A new study by the Pentagon has found higher rates of cancer among military pilots, as well as the ground crews that maintain their airplanes, The Associated Press reported Sunday.
While prior reports from the U.S. Department of Defense said military aviators did not have higher risks of cancer, this study shows markedly different results.
The yearlong study examined nearly 900,000 military pilots and ground crew who served from 1992 to 2017. It concluded that pilots "had an 87 percent higher rate of melanoma, 39 percent higher rate of thyroid cancer, 16 percent higher rate of prostate cancer, and a 24 percent higher rate of cancer for all sites." Studies of the ground crew similarly determined they had a 19 percent higher rate of brain and nervous system cancers, a 15 percent higher rate of thyroid cancer, a nine percent higher rate of melanoma, a nine percent higher rate of kidney and renal cancers, and a three percent higher rate for all sites.

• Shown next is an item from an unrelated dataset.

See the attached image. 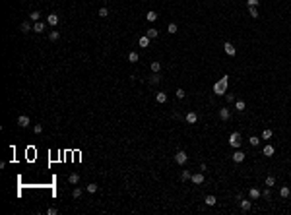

The study also noted that there are large gaps in overall military cancer cases, because there is "no Department of Defense data source containing complete data on cancer diagnoses prior to 1990." As a result, the total rate of reported cancers among pilots and ground crew has likely gone underreported.
AP noted that this study examined all military service branches, unlike prior research efforts that had only looked into Air Force pilots. This study "proves that it's well past time for leaders and policymakers to move from skepticism to belief and active assistance," retired Air Force Col. Vince Alcazar told AP.
However, there was a silver lining in this new report, as Axios noted that "both air and ground crews saw 'lower or similar' cancer mortality rates for all cancer types compared to the general population."